As empresas têm até o dia 30 de novembro de 2025 para depositar a primeira parcela do décimo terceiro salário, conforme determina a Lei Federal nº 4.090/1962. Mas, como a data cairá em um sábado, o pagamento precisa ocorrer no dia útil anterior, ou seja, 28 de novembro. Já a segunda parcela deve ser quitada até 20 de dezembro, com possibilidade de antecipação pelo mesmo motivo.
O benefício alcança trabalhadores com carteira assinada e também aposentados e pensionistas do INSS. É um direito que marca o fim do ano e costuma aliviar o bolso de milhões de brasileiros.
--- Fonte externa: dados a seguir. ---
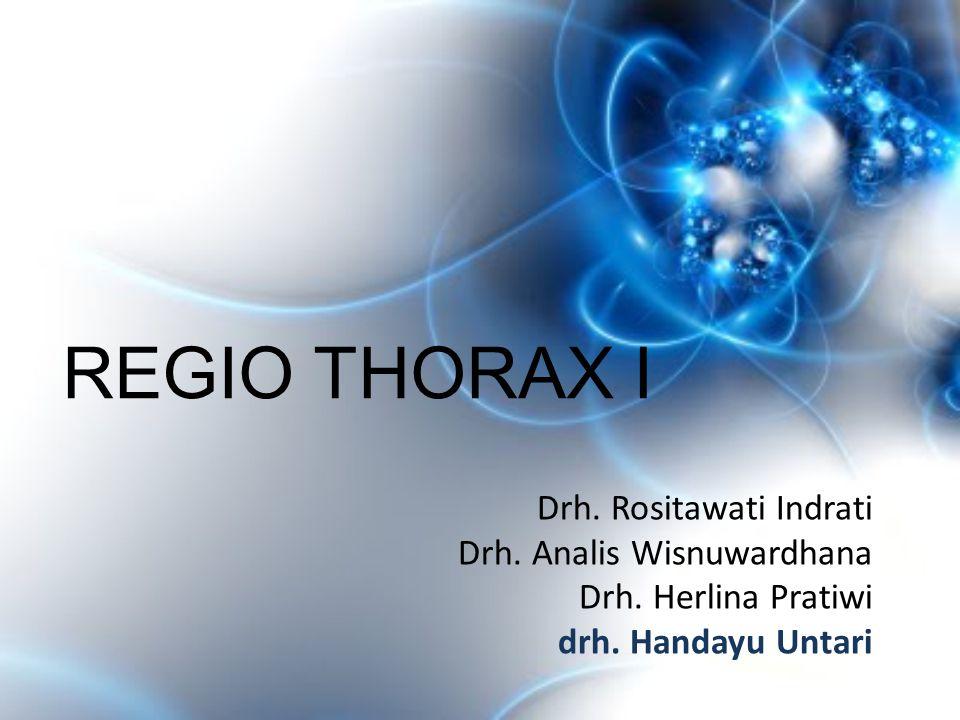 REGIO THORAX I Drh. Rositawati Indrati Drh. Analis Wisnuwardhana Drh. Herlina Pratiwi drh. Handayu Untari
Além disso, movimenta o comércio e reforça o caixa das empresas que se preparam para o período de festas.
Como funciona o cálculo do benefício
A primeira parcela representa metade do salário bruto, e o cálculo leva em conta o valor que o trabalhador recebe em dezembro. Nesta etapa, não há descontos de INSS nem de Imposto de Renda, o que faz o valor parecer mais alto.
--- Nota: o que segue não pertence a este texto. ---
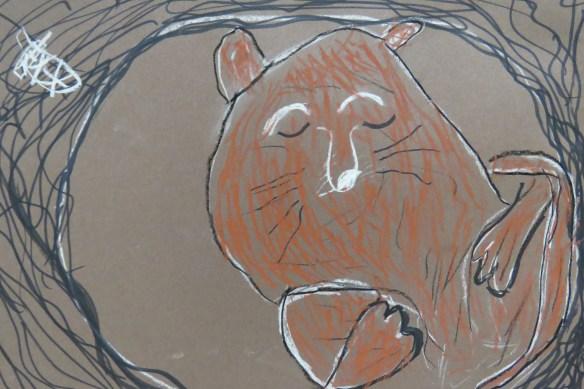 Kath's Canon, January 6, 2016 Salmon gift, Franks, Hibernate 3 083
Entram na conta todos os ganhos fixos e variáveis do mês, desde que sejam recorrentes. Entre eles:
- Salário-base;
- Horas extras habituais, calculadas pela média anual;
- Comissões e adicionais noturnos pagos com regularidade.
Por outro lado, benefícios como vale-alimentação e vale-transporte não entram no cálculo. O objetivo é considerar apenas o que o trabalhador recebe de forma direta como remuneração.
Segunda parcela vem com descontos
A segunda parte do pagamento, que precisa cair na conta até 20 de dezembro (ou 19, se a data cair em sábado), traz os descontos obrigatórios. Nesse momento, o INSS e o Imposto de Renda são aplicados conforme as tabelas vigentes.
Para entender melhor:
- As alíquotas do INSS variam conforme o salário;
- O IR depende da faixa de isenção e das deduções legais;
- A empresa deve informar os valores de forma clara no holerite.
Advogados trabalhistas recomendam que o trabalhador confira atentamente o contracheque. Se o valor não bater com o esperado, vale conversar com o setor de RH. Persistindo o erro, o caminho é acionar o Ministério do Trabalho e Emprego (MTE).
Evitar atrasos é fundamental
O atraso no pagamento do 13º pode gerar multas e juros, além de possíveis ações judiciais. Por isso, especialistas orientam as empresas a se organizarem com antecedência. Planejar o caixa e manter a folha de pagamento em dia é o melhor caminho para cumprir a legislação sem imprevistos.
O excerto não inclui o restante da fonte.